_Aim_.
Copy every one of the lines below character for character, leaving the pictures out.

_Records provided_.

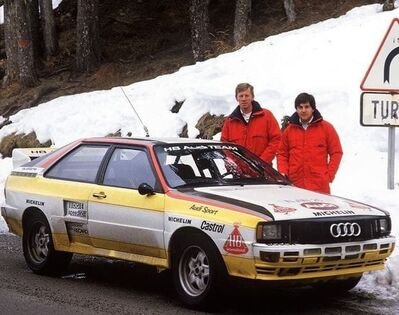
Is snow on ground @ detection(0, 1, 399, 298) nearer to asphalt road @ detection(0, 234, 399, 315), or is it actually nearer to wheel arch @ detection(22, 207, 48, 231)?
asphalt road @ detection(0, 234, 399, 315)

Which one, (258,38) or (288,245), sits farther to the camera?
(258,38)

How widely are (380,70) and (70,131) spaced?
31.1ft

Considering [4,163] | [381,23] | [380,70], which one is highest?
[381,23]

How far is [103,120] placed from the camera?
16.0 metres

_Answer_.
Is snow on ground @ detection(0, 1, 399, 298) nearer to asphalt road @ detection(0, 234, 399, 315), or is it actually nearer to wheel arch @ detection(22, 207, 48, 231)?
asphalt road @ detection(0, 234, 399, 315)

Which one, (258,38) or (288,245), sits farther to the camera?
(258,38)

How widely are (380,70) and (70,131) spaced?
31.1ft

Considering [4,163] | [381,23] | [380,70], which one is highest?
[381,23]

How far is [103,120] placed from the camera?
16.0 metres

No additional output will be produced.